La morte è un fine – non la fine!

“La visione della vecchiaia sarebbe insopportabile se non sapessimo che la nostra anima giunge in un luogo immune dall’alterazione del tempo e dalla limitazione dello spazio. In quel modo d’essere la nostra nascita è una morte e la nostra morte una nascita. I piatti della bilancia della totalità sono in equilibrio.”

La morte non è la fine di tutto, ma soltanto il traguardo dell’esistenza terrena a cui non si può sfuggire e dovrebbe essere vissuto senza alcun timore proprio per poter vivere pienamente il tempo concessoci.
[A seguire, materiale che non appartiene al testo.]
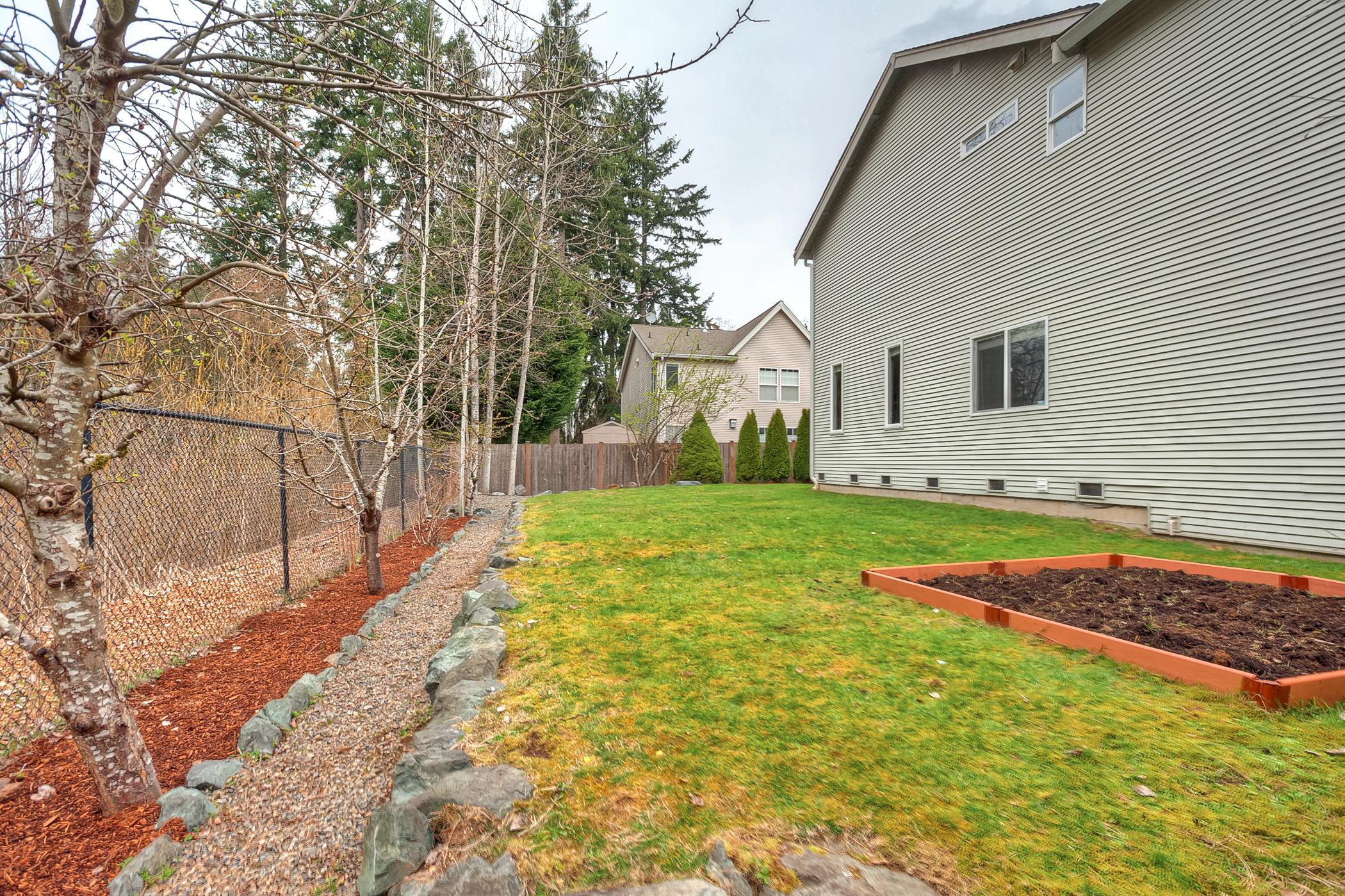 17-yard garden 3919.jpg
Nella fase finale della vita si aspira alla realizzazione totale e ciò sollecita un salto di consapevolezza; presa di coscienza e conoscenza di sé, sono l’essenza e il nocciolo di questo processo.
Quando il corpo fisico cessa di funzionare, è possibile che l’identità individuale sì ricongiunga alla psiche sovraindividuale, a quella totalità da cui siamo emersi e in cui eravamo immersi prima di farci pionieri di un’esperimento d’auto coscienza.
La psicologia analitica parla di una totalità psichica illuminata dalla coscienza (Sè), quale metà finale del processo di individuazione.
Entro questa totalità, l’Io, strumento del conscio e organo della coscienza, è destinato a dissolversi e questo è il nucleo vero dell’angoscia di morte.
L’Io non è una categoria psicologica permanente; sgorga dal Sè ed è destinato ad essere riassorbito nel Sè; la sua è una morte annunciata.

“Mi auguri ‘buon viaggio’, devo abbandonare tutto e intraprendere un viaggio importante”.

Carl G. Jung, Anima e morte –

L'Io non è una categoria psicologica permanente; sgorga dal Sè ed è destinato ad essere riassorbito nel Sè.